Share your dilemmas and get honest opinions from other Mumsnetters.

To think it's a bit shit to do this or am I over sensitive ATM?

31 replies

unsurevalentine · 28/04/2011 13:17

Good friends invited me and my DC?s to stay this weekend, many months ago.
To watch the Royal Wedding etc etc.. My OH is away for a long time with
the forces. I am really struggling with this atm and am trying to keep as
busy as possible and turned down several other invites after I accepted
their invitation. Kids are really excited about going.

Had a phone msge today saying that basically they have had loads of other
friends saying in the past few weeks and would like a quiet weekend and
would we mind not coming. I said while I understand the kids would be
really disappointed and it would have been good to have the heads up a few
days ago so I could have arranged to do something else (as now all other
friends have made plans and we will spend the next 4 days alone.

AIBU and a bit over sensitive to feel this is really selfish and to feel
really upset and disappointed and down about having yet another long
weekend on my own?

OP posts:
BeakerTheMuppetMuppet · 28/04/2011 13:20

That's pretty shit of them to let you know at the last minute, but I think you're prob a bit sensitive about this too.

Call them back, to say how sorry you are that they've been inundated with guests, and let them know you were looking forwards to it, maybe invite them over for a day or two?

LadyInTheRadiat0r · 28/04/2011 13:20

This reply has been deleted

Message withdrawn at poster's request.

Sarsaparilllla · 28/04/2011 13:21

Aw, yes that is really a bit shit :(

Could you go back to the people who's invitaitons you previously turned down and see if you can still meet up, even if they have plans you could join in?

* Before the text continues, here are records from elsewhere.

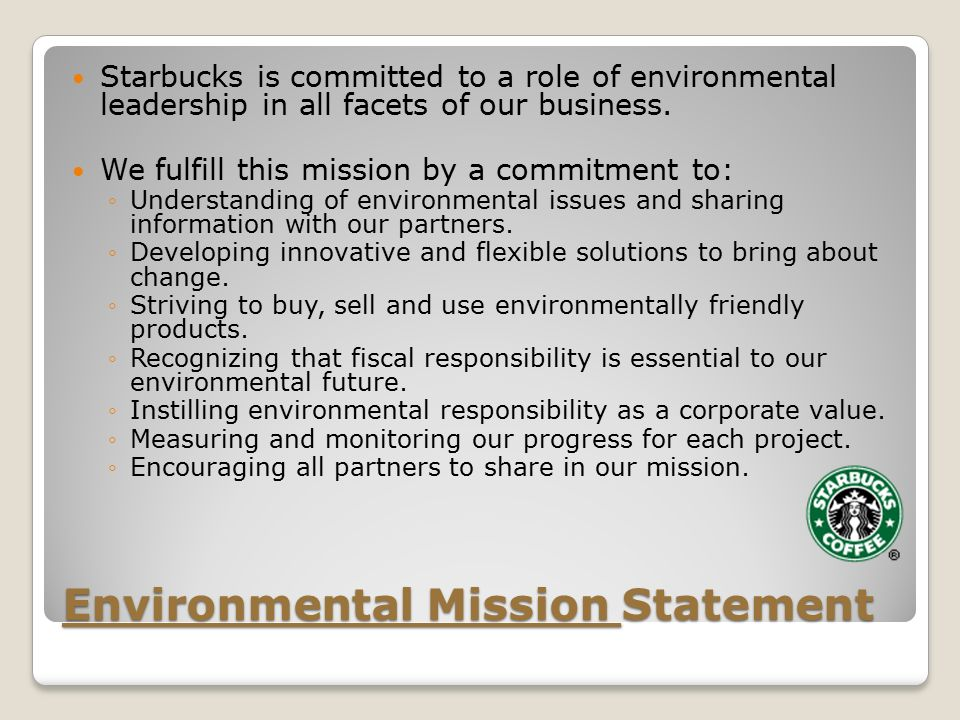 Starbucks mission responsibility and growth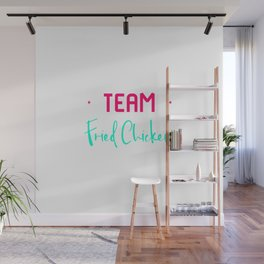 Team Fried Chicken Funny Wing Quote Wall Mural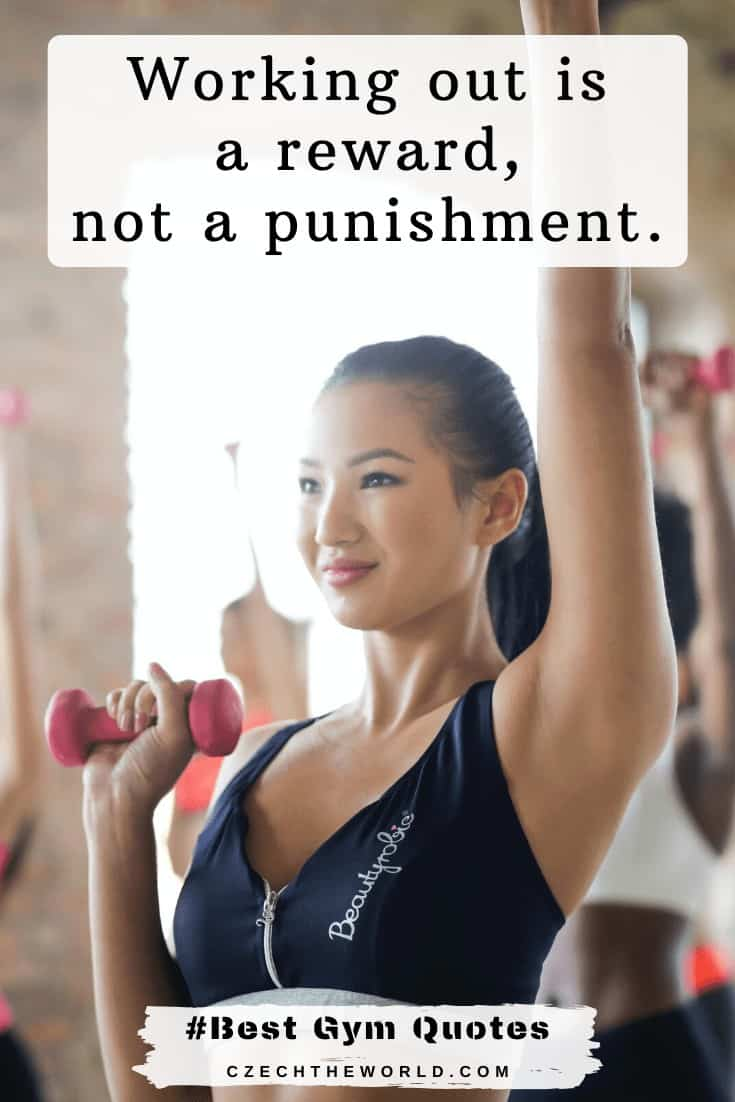 Working out is a reward, not a punishment. Gym Quotes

Groovee · 28/04/2011 13:22

I'd be upset if that happened to me. YANBU they are being Unreasonable.

ChippingInLovesEasterEggs · 28/04/2011 13:26

YANBU - that would be a shitty thing to do if your DH was here, let alone when he's not. Not to mention the fact that I'd never find having friends come and stay 'too much' - (inlaws on the other hand Hmm).

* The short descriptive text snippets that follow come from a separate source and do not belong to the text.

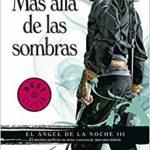 Más allá de las sombras (El Ángel de la Noche 3) (BEST SELLER)
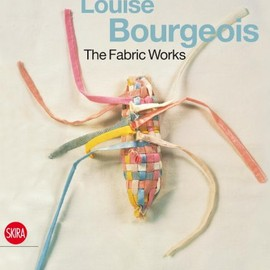 Louise Bourgeois - The Fabric Works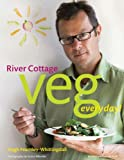 Cover of River Cottage Veg Every Day! by Hugh Fearnley-Whittingstall 1408812126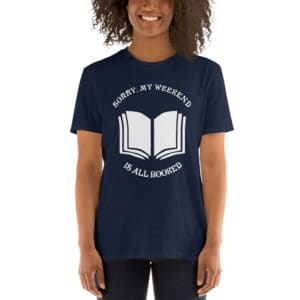 Sorry my weekend is all booked - Short-Sleeve Unisex T-Shirt
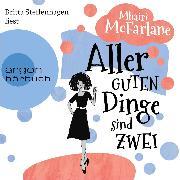 Cover-Bild zu Aller guten Dinge sind zwei (Ungekürzte Lesung) (Audio Download) von McFarlane, Mhairi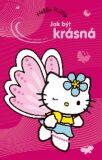 Hello Kitty Jak být krásná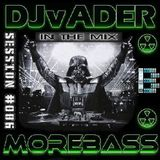 Morebass presents: DJvADER Session #006 @ Friday Frenzy 10.02.17 (morebass.com)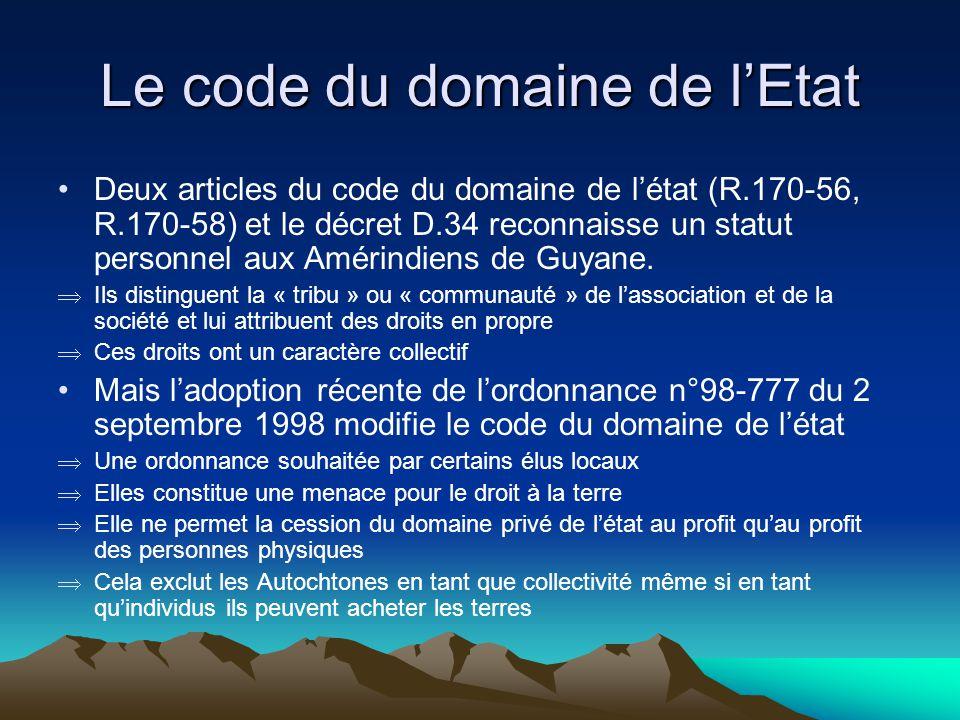 Le code du domaine de lEtat Deux articles du code du domaine de létat (R.170-56, R.170-58) et le décret D.34 reconnaisse un statut personnel aux Amérindiens de Guyane.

Definitely do a 'call around' to see what others are up to - I'm sure none of them would mind you joining in now you are at a loose end and I'm sure they'd all be upset to find out afterwards you had just stayed at home! Don't be a silly, give them a call!

mouseanon · 28/04/2011 13:31

YANBU, that's a bit mean. I must admit there have been times we've had guests when I've felt like I'd really rather not just then but you just get on with it don't you. It's really rude to just cancel. Usually it ends up being enjoyable anyway. I hope you find something else to do, I'd call back the other invites too.

oranges · 28/04/2011 13:31

that is a bit crappy but agree you should call round and go somewhere else.

squeakytoy · 28/04/2011 13:33

You are not being unreasonable to be a bit upset and feel let down, but it could be that there is more to their reason for cancelling (ie, a big argument, ill health) that they dont want to go into the details of at the moment, and the are trying to be vague.

BettySwollocksandaCrustyRack · 28/04/2011 13:34

YANBU - it;s a bit shitty to cancel at this short notice esp with the excuse that they need a quiet one coz they have had other friends over - could they have not just had you over as arranged and had a quiet one after that??

My sis and her kids are coming to stay this weekend which I need like I need a hole in the head but her kids are excited and I wouldnt dream of cancelling!

JenaiMarrHePlaysGuitar · 28/04/2011 13:49

YANBU. I don't give a fuck if they need a bit of quiet time or whatever they've called it - your dh is off serving his country ffs. It would have been shit of them to cancel a fortnight ago, let alone at the last minute.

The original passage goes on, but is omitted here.